### Document segment
* * * * * * * * *

But the relationship between stability and change factors alone would not of itself account for the enormous wealth of self-evolving patterns present in nature. So much of the patterning we observe in the natural world carries the possibility of developing in surprising and creative ways that we propose a third characteristic immanent in nature’s patterning.

This we call ‘self-transcendence’. The patterns of nature have the capacity to transcend themselves, either by learning or by becoming part of larger ‘holons’ (to borrow Wilber’s term) that include them but manifest another order of possibilities – as molecules transcend, while including, the atoms they are made of.

Generative Patterns and Generative Patterning

genpat1Where nature’s patterning (and our own) displays a tendency for new possibilities to emerge out of the tension between factors fostering stability and factors provoking change, we may talk about ‘Generative Patterns’. Generative Patterns are patterns with a capacity for self-transcendence. They can change, learn, and grow. Living systems are Generative Patterns, as are social systems.

The development and evolution of Generative Patterns is, in effect, the story of the Way of Unfolding. Unfolding happens in and through the Generative Patterns of the natural world.

Our own patterning becomes generative when we find we are learning about our learning in a way that fuels further learning and growth. We can thus think of ‘Generative Patterning’ as the exploration and description of how we manage the relationship between stability and change, sameness and difference in a way that is self-transcending for ourselves and for the continuum of self-and-world. Generative Patterning is the process of having a self-transcending relationship with the patterns of our lives.

* * * * * * * * *

### Listed records
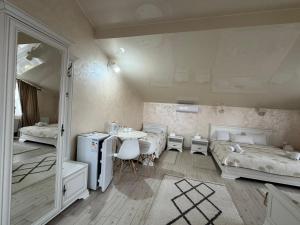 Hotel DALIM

* * * * * * * * *

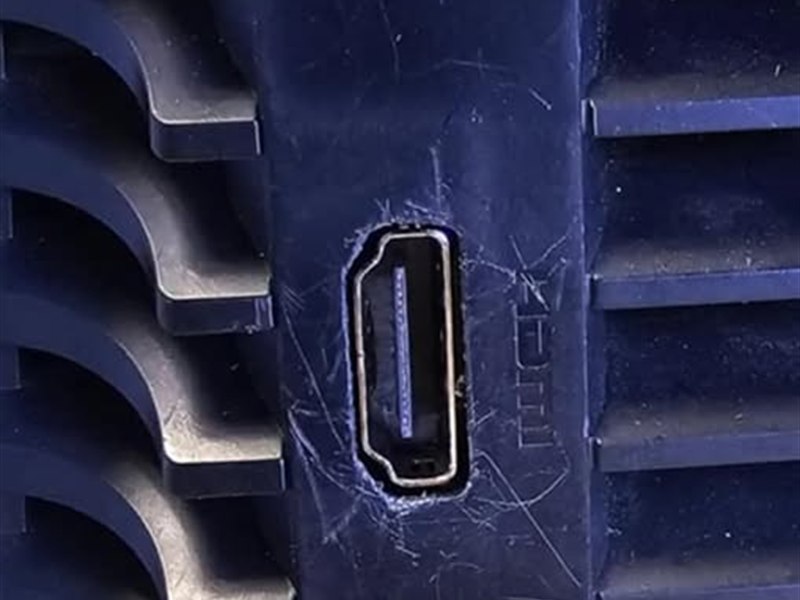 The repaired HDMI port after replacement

* * * * * * * * *

### What this task involves
Decide whether each statement agrees with the passage on generative patterns. For each, answer yes or no and quote the deciding words of the passage. 1. The passage counts social systems among Generative Patterns. 2. The passage holds that the relationship between stability and change factors is enough by itself to explain the wealth of self-evolving patterns in nature. 3. The passage offers molecules and atoms as an illustration of self-transcendence.

### Expected answer
1. Yes: "Living systems are Generative Patterns, as are social systems."
2. No: "the relationship between stability and change factors alone would not of itself account for the enormous wealth of self-evolving patterns present in nature"
3. Yes: "as molecules transcend, while including, the atoms they are made of"